▶ EXERCISE PROMPT
In the passage below about laid-off Filipino workers in the Middle East, copy word for word the stretch from "Monterrola made the" through "deployed legally abroad.".

▶ TEXT SHOWN
╭──

John Leonard Monterola, Migrante Middle East regional coordinator, said the thousands of retrenched Overseas Filipino Workers (OFWs) would be forced to use visit visas for entering the UAE, Qatar, Bahrain, Oman, Kuwait and other countries in this region.
“This is a natural way out for laid-off workers, their survival instinct that would direct them to do so for their families to survive during this economic crisis,” he stressed.
Monterrola made the remarks following earlier reports in Khaleej Times that a Mobile Re-integration Task Force from Manila has been job-matching and briefing retrenched workers on the possibility of opening their own business at home or shifting to other countries in need of Filipino workers.
“Even if there are thousands of job orders, as earlier declared by the Philippine Overseas Employment Administration (POEA), many Filipino job seekers will be hard pressed and will think twice as they know very well that deployment formalities require huge amount of money,” he said. He added that an aspiring OFWs need at least 50,000 pesos (Dh5,000) or more depending on the position and category of work applied for them to be deployed legally abroad.

╰──

▶ DATASET RECORDS
╭──

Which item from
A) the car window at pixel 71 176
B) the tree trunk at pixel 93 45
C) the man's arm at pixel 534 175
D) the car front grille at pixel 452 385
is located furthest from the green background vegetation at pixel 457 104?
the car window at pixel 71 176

╰──

▶ RESULT OF THIS EXERCISE
Monterrola made the remarks following earlier reports in Khaleej Times that a Mobile Re-integration Task Force from Manila has been job-matching and briefing retrenched workers on the possibility of opening their own business at home or shifting to other countries in need of Filipino workers.
“Even if there are thousands of job orders, as earlier declared by the Philippine Overseas Employment Administration (POEA), many Filipino job seekers will be hard pressed and will think twice as they know very well that deployment formalities require huge amount of money,” he said. He added that an aspiring OFWs need at least 50,000 pesos (Dh5,000) or more depending on the position and category of work applied for them to be deployed legally abroad.